De novo generation and in silico screening of anti-diabetic peptide candidates via a deep learning–attention framework with physicochemical feature fusion

Why smarter peptide design matters for diabetes

Diabetes affects hundreds of millions of people worldwide and current drugs do not work perfectly for everyone. Many treatments lose effectiveness over time or cause side effects. A promising new option is a class of tiny proteins called anti-diabetic peptides, which can fine-tune blood sugar with high precision. The challenge is that finding new peptide drugs in the lab is slow and expensive. This study introduces a computer-driven pipeline that can invent and sift through large numbers of potential anti-diabetic peptides, pointing researchers toward the most promising candidates to test in the real world.

From known diabetes peptides to clean starting data

The researchers began by assembling a high-quality collection of peptides that have been experimentally shown to affect blood sugar, mostly by influencing hormones such as GLP-1 or enzymes like DPP-IV. These formed the “positive” examples. They then built a matching “negative” set of peptides with no reported anti-diabetic activity, carefully chosen so that length, composition, and basic chemistry resembled the positives. To avoid fooling the model with near-duplicates, they used sequence-similarity tools to make sure that closely related peptides never appeared in both training and testing groups. This homology-aware splitting ensured that the system would be judged on its ability to recognize genuinely new patterns rather than memorizing old ones.
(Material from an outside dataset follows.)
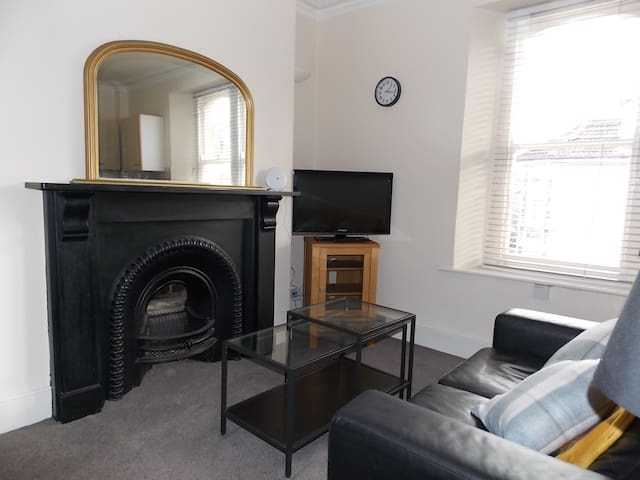 Lovely apartment close to City Centre & Clifton #3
Encoding chemistry so machines can read peptides

For a computer, a peptide is just a string of letters representing amino acids. To connect those letters to biology, the team transformed each amino acid into five basic chemical traits: how water-repelling it is, its electrical charge, its tendency to form hydrogen bonds, its mass, and whether it has an aromatic ring. This turned every peptide into a small “image” that captures both order and chemistry. On top of this, they added whole-peptide descriptors such as overall charge, average hydrophobicity, and the Boman index, which relates to how strongly a peptide tends to bind to other proteins. Together, these features let the model look at both local patterns—short motifs of amino acids—and global properties that influence how a peptide behaves in the body.
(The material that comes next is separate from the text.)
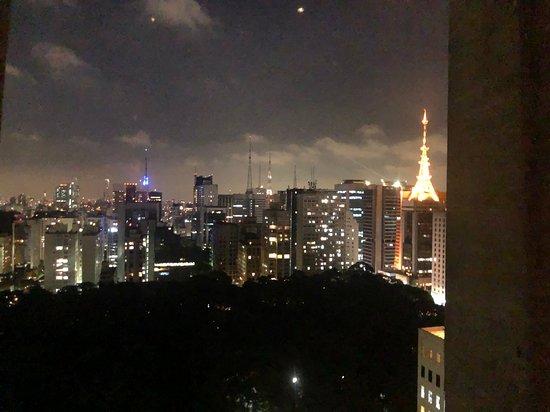 Vista da cidade no restaurante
A deep learning engine that explains its choices

The core of the pipeline is a hybrid deep learning model. A convolutional neural network (CNN) scans along the peptide, hunting for short motifs that tend to appear in active peptides, much like filters in an image-recognition system. On top of that, an attention layer learns which positions in the sequence matter most, capturing long-range relationships between distant residues. The output of this sequence engine is fused with the global chemical descriptors and passed to several standard machine-learning classifiers—support vector machines, decision trees, k-nearest neighbors, and gradient-boosted trees. A specialized optimization method, called OptimizedTPE, automatically tunes their settings, striking a balance between accuracy and the risk of overfitting. The attention mechanism also gives residue-level “importance maps,” helping scientists see which parts of each peptide drive the model’s decisions.
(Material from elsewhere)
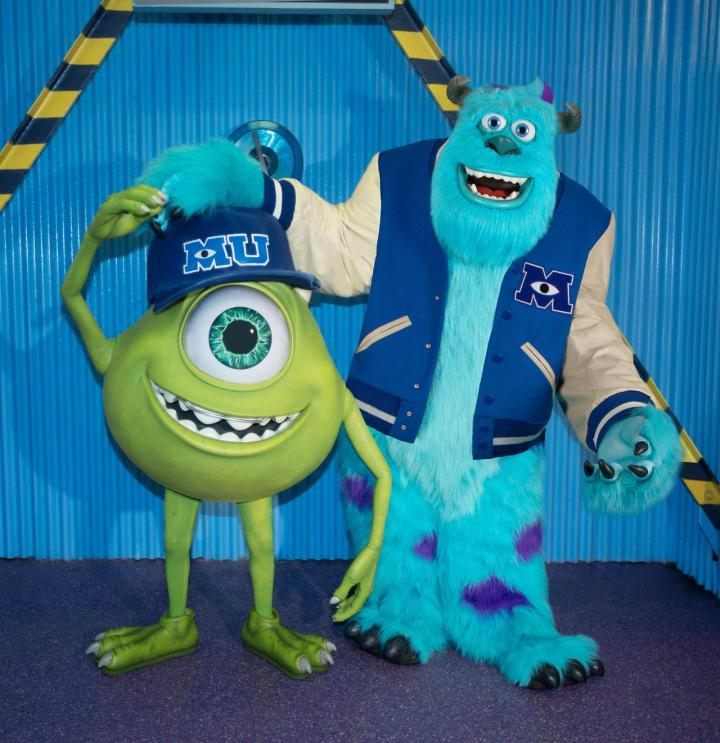 Mike And Sulley Monsters University Photo Op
Inventing new candidates while avoiding data leakage

To overcome the small number of known anti-diabetic peptides, the team added a generation stage that only feeds the training process. They used a mix of strategies—guided mutation, motif recombination, and a variational autoencoder—to propose new sequences that resemble, but do not copy, known active peptides. These candidates were then screened through strict “descriptor gates” that enforce realistic charge, size, and binding propensity, plus external tools that score similarity to known bioactive peptides. Only sequences that pass these filters and remain clearly distinct from all test peptides are kept as weakly labeled positives for training; none are ever used to evaluate the model. This approach expanded the training set while preserving a clean, unbiased test bed.

How well the system works and what it means

When challenged with an entirely independent panel of 180 experimentally studied peptides collected from recent literature, the framework correctly labeled roughly 99 out of 100 sequences, with both precision and recall near 0.99. In practical terms, that means it rarely misses a true anti-diabetic peptide and rarely calls an inactive peptide promising. Analyses of the attention maps and mutation tests showed that the model has learned chemically sensible rules: it relies heavily on positively charged and certain hydrophobic residues known to be important for binding diabetes-related targets. Molecular docking simulations further suggested that some of the newly generated peptides can make plausible contacts with the human GLP-1 receptor. While these predictions still require laboratory confirmation, the study demonstrates a reproducible, biologically grounded way to explore the vast space of possible peptide drugs and to prioritize the few that are most likely to help manage diabetes.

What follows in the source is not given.